- _任务说明_
在这篇讲子路的随笔里,找出以含有“2020-11-07 13:27:51 作者: 【墨扬随笔#”的那句开头、到“可能都有,遑论传你什么知识。”为止的一段,原样输出。

- _节选_
**********

【墨扬随笔#原创】子路刚正忠勇仗义,为何却为圣人“不感冒”?

2020-11-07 13:27:51 作者: 【墨扬随笔#

说子路,脑海中不禁浮现出这样一个形象:头戴雄鸡式的帽子,佩戴着公猪皮装饰的宝剑,赳赳武夫般侍立在孔子身后。俄而,迭化成了他为老师生病默默祈祷,为老师病重破格准备后事;他独自划着小木筏,载着敬爱的老师海上漂流;卫国内乱,他舍身救主,身中乱刀,挣扎着系好帽带,以“君子死、冠不免”之誉,维护了一代贤人的最后尊严……就这一切而论,子路忠诚、勇敢、仗义。然而,搞不懂的是,在子路生前,大彻大悟的孔老师却极少划红圈表扬。相反,批评教育却如家常便饭。这是为什么?细读《论语》实录,不难发现一个奥秘:子路不读圣人心。不读的结果,力没少处,好没落下,有时想拍个小“马”,竟然拍到了马蹄子上。

先说那桩“子欲往”(《论语.阳货第十七》)。孔老师视从政做官为实现自我价值的第一要务,虽说当过几个月大司寇,办了一个老给他上眼药的少正卯,但总感觉只是过了一把瘾,每每热望有朝一日东山再起、鹏图新举。好不容易机会来了:鲁国公山不狃、赵国佛肸,各在当地拉杆子,相继下聘书请圣人出山。此时,孔老师心中的那个乐儿,无以言表。作为弟子,即使不愿当“跟屁虫”,起码也应理解老师那种久旱逢甘霖般的喜悦。子路可倒好,两番均施以“不说”(通“悦”),等于兜头泼孔老师一盆凉水。尽管,圣人分别以“如有用我者,吾其为东周乎”和“吾岂瓠瓜也哉,焉能系而不食”,作了强势回应。但从《论语.阳货》实录来看,正是由于子路的明确反对,搅黄了圣人的复出梦。不否认,子路不愿让老师去趟那两档子浑水,乃出于维护圣人形象的良好动机,可他却忘了设身处地替孔老师想一想,对于一个年过半百的老人来说,错过机会意味着什么;他似乎更不理解一个自我价值感极强的人,逢天上掉下个赏识在心底里井喷出的那种美气。当这一切成为过去,夜阑人静之时,孔老师瞪大两眼难以入睡,思量自己终生壮志未酬、真的“像匏瓜一样挂在那儿”,对子路的“不说”还能不心生恼怒?假如换成他人,弄死你的心可能都有,遑论传你什么知识。

**********

- _所附数据行_
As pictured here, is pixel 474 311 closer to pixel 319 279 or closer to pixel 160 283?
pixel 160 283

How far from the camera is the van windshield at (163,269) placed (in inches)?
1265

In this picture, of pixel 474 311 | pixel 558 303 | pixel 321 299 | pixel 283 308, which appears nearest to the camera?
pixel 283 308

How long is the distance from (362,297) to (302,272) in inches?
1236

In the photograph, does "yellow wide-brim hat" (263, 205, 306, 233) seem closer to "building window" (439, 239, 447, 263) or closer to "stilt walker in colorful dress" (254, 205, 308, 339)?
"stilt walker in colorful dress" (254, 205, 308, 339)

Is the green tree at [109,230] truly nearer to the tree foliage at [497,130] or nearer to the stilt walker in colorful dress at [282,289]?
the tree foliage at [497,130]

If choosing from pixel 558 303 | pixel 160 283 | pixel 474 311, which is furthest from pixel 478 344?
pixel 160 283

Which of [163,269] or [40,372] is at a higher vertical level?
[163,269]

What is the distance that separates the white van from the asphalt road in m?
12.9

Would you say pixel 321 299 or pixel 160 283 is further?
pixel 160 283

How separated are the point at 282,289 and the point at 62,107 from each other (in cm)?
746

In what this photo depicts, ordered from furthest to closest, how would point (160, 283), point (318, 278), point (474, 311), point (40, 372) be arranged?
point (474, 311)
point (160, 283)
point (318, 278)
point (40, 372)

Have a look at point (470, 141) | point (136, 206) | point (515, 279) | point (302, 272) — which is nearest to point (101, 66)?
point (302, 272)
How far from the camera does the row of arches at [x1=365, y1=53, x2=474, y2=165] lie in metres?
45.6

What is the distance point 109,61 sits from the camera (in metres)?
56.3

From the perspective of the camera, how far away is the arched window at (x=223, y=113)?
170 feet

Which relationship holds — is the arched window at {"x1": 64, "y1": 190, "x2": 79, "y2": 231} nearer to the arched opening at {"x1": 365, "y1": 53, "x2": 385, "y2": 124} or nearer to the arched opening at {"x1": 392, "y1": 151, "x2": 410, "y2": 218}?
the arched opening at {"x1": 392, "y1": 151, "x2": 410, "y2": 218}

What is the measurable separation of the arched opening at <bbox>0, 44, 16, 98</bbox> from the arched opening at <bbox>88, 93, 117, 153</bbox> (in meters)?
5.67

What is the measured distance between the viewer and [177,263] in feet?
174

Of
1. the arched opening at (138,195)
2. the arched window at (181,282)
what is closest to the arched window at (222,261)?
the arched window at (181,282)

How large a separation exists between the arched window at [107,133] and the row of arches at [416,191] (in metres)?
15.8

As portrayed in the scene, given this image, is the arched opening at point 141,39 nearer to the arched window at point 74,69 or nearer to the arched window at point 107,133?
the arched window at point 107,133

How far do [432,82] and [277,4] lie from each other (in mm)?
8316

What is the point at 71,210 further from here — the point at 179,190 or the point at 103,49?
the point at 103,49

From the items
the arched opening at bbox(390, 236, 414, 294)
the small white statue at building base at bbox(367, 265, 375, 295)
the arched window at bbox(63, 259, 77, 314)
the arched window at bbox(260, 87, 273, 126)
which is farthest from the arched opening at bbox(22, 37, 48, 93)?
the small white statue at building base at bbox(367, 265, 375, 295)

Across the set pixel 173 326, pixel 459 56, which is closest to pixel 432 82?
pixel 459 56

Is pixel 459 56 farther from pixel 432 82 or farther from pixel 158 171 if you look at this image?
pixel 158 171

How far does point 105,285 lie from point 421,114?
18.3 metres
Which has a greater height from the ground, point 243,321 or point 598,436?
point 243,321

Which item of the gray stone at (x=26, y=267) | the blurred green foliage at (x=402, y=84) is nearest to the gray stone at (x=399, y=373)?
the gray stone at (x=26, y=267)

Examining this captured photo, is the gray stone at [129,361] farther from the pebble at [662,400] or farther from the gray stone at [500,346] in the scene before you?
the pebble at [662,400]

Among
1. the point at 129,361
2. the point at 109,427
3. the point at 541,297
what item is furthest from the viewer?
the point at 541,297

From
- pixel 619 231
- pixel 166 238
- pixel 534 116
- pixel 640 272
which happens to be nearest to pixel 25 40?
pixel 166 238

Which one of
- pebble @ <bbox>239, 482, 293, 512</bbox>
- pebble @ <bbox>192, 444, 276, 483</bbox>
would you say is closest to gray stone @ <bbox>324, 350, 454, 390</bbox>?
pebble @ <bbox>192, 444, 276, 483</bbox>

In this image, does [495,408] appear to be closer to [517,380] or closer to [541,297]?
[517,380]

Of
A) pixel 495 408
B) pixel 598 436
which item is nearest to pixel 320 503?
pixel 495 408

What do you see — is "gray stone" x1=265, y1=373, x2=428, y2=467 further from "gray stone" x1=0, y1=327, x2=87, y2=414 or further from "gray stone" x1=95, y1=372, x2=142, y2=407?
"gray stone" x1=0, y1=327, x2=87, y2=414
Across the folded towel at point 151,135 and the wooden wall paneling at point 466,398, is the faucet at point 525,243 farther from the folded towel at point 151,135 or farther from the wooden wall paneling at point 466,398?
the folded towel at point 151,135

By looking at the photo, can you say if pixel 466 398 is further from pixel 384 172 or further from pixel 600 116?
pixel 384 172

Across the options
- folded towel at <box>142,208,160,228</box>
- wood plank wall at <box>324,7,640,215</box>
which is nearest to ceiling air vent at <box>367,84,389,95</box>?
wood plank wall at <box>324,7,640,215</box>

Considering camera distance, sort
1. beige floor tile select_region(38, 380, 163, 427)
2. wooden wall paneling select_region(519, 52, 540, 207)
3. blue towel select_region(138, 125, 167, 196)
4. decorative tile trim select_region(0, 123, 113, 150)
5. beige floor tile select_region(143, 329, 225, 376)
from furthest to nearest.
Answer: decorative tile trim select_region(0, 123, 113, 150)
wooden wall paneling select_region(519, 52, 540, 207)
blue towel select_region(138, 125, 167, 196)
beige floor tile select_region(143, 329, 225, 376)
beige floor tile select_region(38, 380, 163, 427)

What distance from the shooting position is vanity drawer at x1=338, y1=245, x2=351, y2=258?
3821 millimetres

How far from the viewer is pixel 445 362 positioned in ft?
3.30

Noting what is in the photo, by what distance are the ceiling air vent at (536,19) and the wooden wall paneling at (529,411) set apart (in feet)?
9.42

**********

- _完成结果_
2020-11-07 13:27:51 作者: 【墨扬随笔#

说子路,脑海中不禁浮现出这样一个形象:头戴雄鸡式的帽子,佩戴着公猪皮装饰的宝剑,赳赳武夫般侍立在孔子身后。俄而,迭化成了他为老师生病默默祈祷,为老师病重破格准备后事;他独自划着小木筏,载着敬爱的老师海上漂流;卫国内乱,他舍身救主,身中乱刀,挣扎着系好帽带,以“君子死、冠不免”之誉,维护了一代贤人的最后尊严……就这一切而论,子路忠诚、勇敢、仗义。然而,搞不懂的是,在子路生前,大彻大悟的孔老师却极少划红圈表扬。相反,批评教育却如家常便饭。这是为什么?细读《论语》实录,不难发现一个奥秘:子路不读圣人心。不读的结果,力没少处,好没落下,有时想拍个小“马”,竟然拍到了马蹄子上。

先说那桩“子欲往”(《论语.阳货第十七》)。孔老师视从政做官为实现自我价值的第一要务,虽说当过几个月大司寇,办了一个老给他上眼药的少正卯,但总感觉只是过了一把瘾,每每热望有朝一日东山再起、鹏图新举。好不容易机会来了:鲁国公山不狃、赵国佛肸,各在当地拉杆子,相继下聘书请圣人出山。此时,孔老师心中的那个乐儿,无以言表。作为弟子,即使不愿当“跟屁虫”,起码也应理解老师那种久旱逢甘霖般的喜悦。子路可倒好,两番均施以“不说”(通“悦”),等于兜头泼孔老师一盆凉水。尽管,圣人分别以“如有用我者,吾其为东周乎”和“吾岂瓠瓜也哉,焉能系而不食”,作了强势回应。但从《论语.阳货》实录来看,正是由于子路的明确反对,搅黄了圣人的复出梦。不否认,子路不愿让老师去趟那两档子浑水,乃出于维护圣人形象的良好动机,可他却忘了设身处地替孔老师想一想,对于一个年过半百的老人来说,错过机会意味着什么;他似乎更不理解一个自我价值感极强的人,逢天上掉下个赏识在心底里井喷出的那种美气。当这一切成为过去,夜阑人静之时,孔老师瞪大两眼难以入睡,思量自己终生壮志未酬、真的“像匏瓜一样挂在那儿”,对子路的“不说”还能不心生恼怒?假如换成他人,弄死你的心可能都有,遑论传你什么知识。